### The task
Copy the stretch of the records below from the line containing "What distance do" through the end of the records, word for word, and nothing else.

### Data to use
:::

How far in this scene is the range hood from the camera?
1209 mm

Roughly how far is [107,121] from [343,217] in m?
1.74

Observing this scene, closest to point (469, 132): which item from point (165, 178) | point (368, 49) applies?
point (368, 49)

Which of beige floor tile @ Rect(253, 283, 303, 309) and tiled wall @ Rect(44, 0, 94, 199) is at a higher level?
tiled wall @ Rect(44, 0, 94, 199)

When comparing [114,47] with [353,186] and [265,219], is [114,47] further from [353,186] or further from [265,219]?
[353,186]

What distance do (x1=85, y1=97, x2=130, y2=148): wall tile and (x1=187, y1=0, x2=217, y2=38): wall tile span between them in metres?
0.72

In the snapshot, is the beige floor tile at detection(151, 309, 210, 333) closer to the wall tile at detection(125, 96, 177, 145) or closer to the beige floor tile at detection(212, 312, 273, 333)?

:::

### The output
What distance do (x1=85, y1=97, x2=130, y2=148): wall tile and (x1=187, y1=0, x2=217, y2=38): wall tile span between them in metres?
0.72

In the snapshot, is the beige floor tile at detection(151, 309, 210, 333) closer to the wall tile at detection(125, 96, 177, 145) or closer to the beige floor tile at detection(212, 312, 273, 333)?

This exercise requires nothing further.